#### Given exercise
List every line of the data that contains the string "instances", copying each such line in full.

═════ Dataset content ═════

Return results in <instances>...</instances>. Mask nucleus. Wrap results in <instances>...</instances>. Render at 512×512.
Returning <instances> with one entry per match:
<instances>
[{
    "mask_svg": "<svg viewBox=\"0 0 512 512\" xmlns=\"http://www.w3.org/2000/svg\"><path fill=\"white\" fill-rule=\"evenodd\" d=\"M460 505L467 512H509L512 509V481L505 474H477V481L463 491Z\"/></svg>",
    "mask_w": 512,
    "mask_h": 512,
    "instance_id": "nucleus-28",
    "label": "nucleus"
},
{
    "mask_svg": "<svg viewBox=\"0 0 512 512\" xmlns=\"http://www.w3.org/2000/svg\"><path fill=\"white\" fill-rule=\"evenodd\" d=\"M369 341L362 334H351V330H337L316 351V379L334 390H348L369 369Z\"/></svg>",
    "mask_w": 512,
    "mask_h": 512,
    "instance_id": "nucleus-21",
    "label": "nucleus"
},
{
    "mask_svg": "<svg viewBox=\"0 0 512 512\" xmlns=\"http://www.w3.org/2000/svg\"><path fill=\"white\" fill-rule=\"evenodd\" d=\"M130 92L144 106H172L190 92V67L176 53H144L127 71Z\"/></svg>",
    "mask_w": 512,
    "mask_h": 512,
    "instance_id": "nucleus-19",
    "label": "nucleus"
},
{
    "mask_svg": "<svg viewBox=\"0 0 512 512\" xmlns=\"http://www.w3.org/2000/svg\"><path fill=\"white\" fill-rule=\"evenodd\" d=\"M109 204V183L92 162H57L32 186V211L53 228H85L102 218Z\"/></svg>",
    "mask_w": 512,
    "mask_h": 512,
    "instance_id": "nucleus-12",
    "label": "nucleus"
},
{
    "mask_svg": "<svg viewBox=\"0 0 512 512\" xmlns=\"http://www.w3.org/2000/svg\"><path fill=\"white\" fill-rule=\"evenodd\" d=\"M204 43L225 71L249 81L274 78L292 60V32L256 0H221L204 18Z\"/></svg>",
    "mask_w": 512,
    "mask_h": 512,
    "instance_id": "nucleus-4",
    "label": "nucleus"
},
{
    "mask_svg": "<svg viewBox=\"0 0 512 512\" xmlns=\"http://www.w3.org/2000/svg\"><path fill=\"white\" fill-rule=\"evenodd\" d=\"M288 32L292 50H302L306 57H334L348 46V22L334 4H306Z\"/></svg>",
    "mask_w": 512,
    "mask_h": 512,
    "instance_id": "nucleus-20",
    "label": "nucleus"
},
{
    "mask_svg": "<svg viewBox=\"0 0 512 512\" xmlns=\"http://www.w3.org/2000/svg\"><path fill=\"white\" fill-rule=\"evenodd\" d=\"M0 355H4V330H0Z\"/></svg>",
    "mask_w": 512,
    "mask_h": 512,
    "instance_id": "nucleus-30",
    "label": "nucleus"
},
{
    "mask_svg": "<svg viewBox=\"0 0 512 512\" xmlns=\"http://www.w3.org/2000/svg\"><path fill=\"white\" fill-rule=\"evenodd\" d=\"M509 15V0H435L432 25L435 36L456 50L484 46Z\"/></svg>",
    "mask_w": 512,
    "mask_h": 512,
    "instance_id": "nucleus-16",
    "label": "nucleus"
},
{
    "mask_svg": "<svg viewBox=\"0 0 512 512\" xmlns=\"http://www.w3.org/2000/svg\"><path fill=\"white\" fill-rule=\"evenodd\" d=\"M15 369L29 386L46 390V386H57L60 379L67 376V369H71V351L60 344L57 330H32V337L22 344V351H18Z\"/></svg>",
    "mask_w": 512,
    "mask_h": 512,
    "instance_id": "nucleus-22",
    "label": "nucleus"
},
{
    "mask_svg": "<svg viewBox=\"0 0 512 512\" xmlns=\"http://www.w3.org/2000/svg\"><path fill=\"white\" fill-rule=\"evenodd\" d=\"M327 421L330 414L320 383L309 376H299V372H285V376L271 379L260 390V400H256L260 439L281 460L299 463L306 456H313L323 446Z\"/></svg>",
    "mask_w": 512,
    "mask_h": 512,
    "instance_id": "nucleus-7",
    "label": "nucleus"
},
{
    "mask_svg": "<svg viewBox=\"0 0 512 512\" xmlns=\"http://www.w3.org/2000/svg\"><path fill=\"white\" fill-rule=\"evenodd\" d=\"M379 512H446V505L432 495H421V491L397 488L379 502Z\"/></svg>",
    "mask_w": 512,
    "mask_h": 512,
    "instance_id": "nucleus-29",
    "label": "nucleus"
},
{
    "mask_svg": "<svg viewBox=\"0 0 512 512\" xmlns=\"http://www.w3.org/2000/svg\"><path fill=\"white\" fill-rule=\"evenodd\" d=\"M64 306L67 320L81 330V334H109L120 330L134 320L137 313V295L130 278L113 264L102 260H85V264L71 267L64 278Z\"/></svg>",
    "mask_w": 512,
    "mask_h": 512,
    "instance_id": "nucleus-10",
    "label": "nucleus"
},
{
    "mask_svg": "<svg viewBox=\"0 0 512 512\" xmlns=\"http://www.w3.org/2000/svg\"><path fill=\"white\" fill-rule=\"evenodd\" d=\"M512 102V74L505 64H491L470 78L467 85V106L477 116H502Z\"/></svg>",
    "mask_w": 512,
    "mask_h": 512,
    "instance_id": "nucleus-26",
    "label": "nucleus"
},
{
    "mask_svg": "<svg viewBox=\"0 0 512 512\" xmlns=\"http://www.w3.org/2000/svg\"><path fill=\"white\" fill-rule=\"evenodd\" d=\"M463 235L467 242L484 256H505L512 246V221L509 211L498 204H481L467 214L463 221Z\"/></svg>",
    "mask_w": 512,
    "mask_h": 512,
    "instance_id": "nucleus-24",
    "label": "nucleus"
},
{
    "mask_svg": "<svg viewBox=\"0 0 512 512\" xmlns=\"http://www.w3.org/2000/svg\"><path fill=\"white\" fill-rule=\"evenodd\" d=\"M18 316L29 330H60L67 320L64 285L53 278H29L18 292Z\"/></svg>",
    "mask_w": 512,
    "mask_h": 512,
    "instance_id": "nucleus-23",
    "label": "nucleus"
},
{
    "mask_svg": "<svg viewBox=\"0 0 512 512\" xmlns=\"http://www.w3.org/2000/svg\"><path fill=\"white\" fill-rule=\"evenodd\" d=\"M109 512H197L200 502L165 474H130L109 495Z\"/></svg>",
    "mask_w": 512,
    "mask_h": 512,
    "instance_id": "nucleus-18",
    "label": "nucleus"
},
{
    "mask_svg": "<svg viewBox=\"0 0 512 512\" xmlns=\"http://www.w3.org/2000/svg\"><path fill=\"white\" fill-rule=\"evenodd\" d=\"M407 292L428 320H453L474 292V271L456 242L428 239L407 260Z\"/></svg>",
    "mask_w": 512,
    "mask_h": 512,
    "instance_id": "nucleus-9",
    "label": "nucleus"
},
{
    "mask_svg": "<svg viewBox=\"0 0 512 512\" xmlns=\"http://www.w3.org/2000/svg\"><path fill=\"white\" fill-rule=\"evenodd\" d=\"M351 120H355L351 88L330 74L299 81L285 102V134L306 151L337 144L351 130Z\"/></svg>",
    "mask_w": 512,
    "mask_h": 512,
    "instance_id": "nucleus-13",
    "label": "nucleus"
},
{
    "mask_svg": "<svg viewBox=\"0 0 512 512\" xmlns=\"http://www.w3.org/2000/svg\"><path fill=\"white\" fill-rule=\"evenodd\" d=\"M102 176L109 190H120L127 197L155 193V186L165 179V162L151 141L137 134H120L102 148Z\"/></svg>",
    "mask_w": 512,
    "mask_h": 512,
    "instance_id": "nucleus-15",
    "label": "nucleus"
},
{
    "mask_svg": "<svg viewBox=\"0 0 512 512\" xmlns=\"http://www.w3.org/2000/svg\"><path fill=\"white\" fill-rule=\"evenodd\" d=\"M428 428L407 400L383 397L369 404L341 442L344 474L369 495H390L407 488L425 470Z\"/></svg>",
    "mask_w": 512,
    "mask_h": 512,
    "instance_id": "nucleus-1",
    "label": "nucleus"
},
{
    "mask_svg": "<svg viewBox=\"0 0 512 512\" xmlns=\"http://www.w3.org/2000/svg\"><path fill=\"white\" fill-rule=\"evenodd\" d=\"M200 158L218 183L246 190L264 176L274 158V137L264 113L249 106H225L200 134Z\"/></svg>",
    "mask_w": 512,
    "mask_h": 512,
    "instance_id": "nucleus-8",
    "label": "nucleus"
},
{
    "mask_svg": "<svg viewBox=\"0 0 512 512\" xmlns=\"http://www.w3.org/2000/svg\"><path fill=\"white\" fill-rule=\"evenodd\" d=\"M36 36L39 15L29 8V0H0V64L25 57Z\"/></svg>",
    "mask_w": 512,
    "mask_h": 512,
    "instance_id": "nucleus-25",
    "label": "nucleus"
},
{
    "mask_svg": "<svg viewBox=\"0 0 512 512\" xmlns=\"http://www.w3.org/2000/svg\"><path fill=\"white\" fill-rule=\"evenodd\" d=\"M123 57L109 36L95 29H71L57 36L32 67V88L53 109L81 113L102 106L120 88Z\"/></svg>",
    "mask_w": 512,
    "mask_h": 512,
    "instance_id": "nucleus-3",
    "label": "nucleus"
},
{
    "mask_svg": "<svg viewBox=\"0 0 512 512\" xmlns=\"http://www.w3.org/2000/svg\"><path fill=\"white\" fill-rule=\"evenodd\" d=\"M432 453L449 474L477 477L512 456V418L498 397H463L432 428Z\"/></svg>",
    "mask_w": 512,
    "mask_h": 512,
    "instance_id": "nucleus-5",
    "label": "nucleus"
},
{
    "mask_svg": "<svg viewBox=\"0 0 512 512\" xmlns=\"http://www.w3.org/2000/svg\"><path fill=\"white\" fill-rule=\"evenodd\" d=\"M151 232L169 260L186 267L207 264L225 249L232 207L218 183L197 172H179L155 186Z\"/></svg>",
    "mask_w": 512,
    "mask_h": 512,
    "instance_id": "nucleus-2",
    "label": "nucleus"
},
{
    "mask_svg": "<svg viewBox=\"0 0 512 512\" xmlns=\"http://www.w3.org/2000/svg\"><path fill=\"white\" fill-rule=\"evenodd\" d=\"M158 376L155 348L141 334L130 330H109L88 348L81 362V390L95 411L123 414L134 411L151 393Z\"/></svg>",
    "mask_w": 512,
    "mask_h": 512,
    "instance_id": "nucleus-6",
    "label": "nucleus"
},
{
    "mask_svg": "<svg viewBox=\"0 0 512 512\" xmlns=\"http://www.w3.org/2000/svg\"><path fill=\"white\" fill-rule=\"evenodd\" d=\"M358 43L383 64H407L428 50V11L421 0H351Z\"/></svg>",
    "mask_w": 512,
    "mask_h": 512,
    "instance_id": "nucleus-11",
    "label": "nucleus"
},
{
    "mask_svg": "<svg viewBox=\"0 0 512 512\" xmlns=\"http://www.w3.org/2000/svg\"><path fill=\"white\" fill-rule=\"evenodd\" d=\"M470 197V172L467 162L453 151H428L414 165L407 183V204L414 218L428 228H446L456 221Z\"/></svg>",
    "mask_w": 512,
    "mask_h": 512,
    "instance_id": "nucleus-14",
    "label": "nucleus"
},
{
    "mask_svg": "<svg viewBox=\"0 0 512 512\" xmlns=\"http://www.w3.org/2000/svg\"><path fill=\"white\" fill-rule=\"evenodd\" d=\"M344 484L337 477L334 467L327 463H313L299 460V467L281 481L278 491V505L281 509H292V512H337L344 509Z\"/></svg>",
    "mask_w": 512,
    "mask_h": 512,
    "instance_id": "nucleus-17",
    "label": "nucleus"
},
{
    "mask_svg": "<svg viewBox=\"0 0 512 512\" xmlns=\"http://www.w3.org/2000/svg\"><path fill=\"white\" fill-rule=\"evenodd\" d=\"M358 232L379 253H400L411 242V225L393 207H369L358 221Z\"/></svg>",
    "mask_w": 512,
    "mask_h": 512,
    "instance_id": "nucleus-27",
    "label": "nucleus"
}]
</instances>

═════

#### Result for this exercise
Return results in <instances>...</instances>. Mask nucleus. Wrap results in <instances>...</instances>. Render at 512×512.
Returning <instances> with one entry per match:
<instances>
</instances>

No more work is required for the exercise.